Input data:
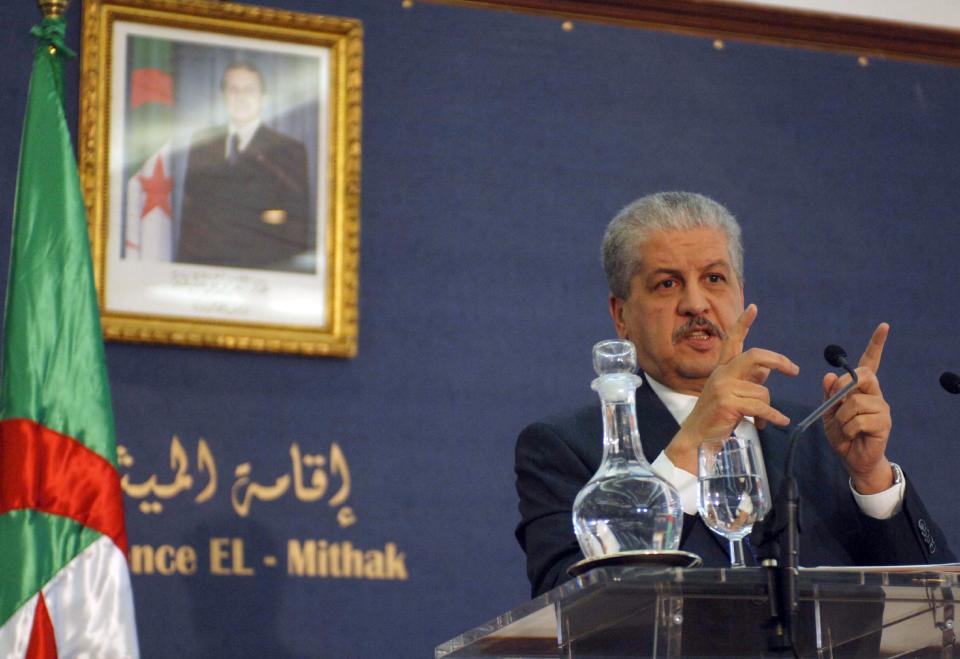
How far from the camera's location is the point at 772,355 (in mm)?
2324

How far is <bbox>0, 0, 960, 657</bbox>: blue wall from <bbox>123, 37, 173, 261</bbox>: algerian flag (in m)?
0.20

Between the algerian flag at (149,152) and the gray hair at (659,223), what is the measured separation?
50.0 inches

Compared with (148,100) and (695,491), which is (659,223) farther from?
(148,100)

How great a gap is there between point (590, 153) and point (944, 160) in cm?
115

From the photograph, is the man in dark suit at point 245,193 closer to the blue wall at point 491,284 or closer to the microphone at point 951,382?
the blue wall at point 491,284

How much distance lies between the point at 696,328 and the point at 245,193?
4.70ft

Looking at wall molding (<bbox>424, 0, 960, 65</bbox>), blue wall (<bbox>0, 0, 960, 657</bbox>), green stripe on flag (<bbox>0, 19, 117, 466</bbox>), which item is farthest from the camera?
wall molding (<bbox>424, 0, 960, 65</bbox>)

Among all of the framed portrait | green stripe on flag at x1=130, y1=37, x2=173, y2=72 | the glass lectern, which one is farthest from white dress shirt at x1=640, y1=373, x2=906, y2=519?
green stripe on flag at x1=130, y1=37, x2=173, y2=72

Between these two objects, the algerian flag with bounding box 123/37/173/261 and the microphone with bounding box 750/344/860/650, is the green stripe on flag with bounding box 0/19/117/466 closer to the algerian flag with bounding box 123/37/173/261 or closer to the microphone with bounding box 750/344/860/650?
the algerian flag with bounding box 123/37/173/261

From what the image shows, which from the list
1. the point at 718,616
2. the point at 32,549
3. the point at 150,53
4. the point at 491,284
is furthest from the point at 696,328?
the point at 150,53

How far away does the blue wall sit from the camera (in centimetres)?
379

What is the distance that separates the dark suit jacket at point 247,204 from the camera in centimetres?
388

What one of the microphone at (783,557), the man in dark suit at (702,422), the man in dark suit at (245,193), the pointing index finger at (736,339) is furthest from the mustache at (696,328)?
the man in dark suit at (245,193)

Task goal: Transcribe all the rows above verbatim, omitting the pictures.

Exercise output:
How far from the camera's location is the point at 772,355 (in mm)?
2324

How far is <bbox>0, 0, 960, 657</bbox>: blue wall from <bbox>123, 37, 173, 261</bbox>: algerian flag (in m)?
0.20

Between the algerian flag at (149,152) and the gray hair at (659,223), what is the measured separation?
50.0 inches

Compared with (148,100) and (695,491), which is (659,223) farther from?
(148,100)

How great a gap is there between point (590, 153) and point (944, 160) in cm?
115

From the photograph, is the man in dark suit at point 245,193 closer to the blue wall at point 491,284 or closer to the microphone at point 951,382?
the blue wall at point 491,284

How much distance lies between the point at 696,328 and the point at 245,193?
4.70ft

Looking at wall molding (<bbox>424, 0, 960, 65</bbox>), blue wall (<bbox>0, 0, 960, 657</bbox>), green stripe on flag (<bbox>0, 19, 117, 466</bbox>), which item is farthest from the camera?
wall molding (<bbox>424, 0, 960, 65</bbox>)

Among all of the framed portrait | green stripe on flag at x1=130, y1=37, x2=173, y2=72 | the glass lectern, which one is farthest from white dress shirt at x1=640, y1=373, x2=906, y2=519?
green stripe on flag at x1=130, y1=37, x2=173, y2=72

Between these two objects, the algerian flag with bounding box 123/37/173/261 and the microphone with bounding box 750/344/860/650, is the green stripe on flag with bounding box 0/19/117/466 closer to the algerian flag with bounding box 123/37/173/261 or closer to the microphone with bounding box 750/344/860/650?
the algerian flag with bounding box 123/37/173/261

From what the image shows, which from the list
1. the point at 718,616
2. the point at 32,549
3. the point at 150,53
4. the point at 491,284
is furthest from the point at 696,328?
the point at 150,53

How far away does the blue wall sit from the camera (in centimetres)?
379

What is the distance that separates the dark suit jacket at point 247,204 from the camera in centimetres?
388

What one of the microphone at (783,557), the man in dark suit at (702,422), the man in dark suit at (245,193), the pointing index finger at (736,339) is furthest from the mustache at (696,328)?
the man in dark suit at (245,193)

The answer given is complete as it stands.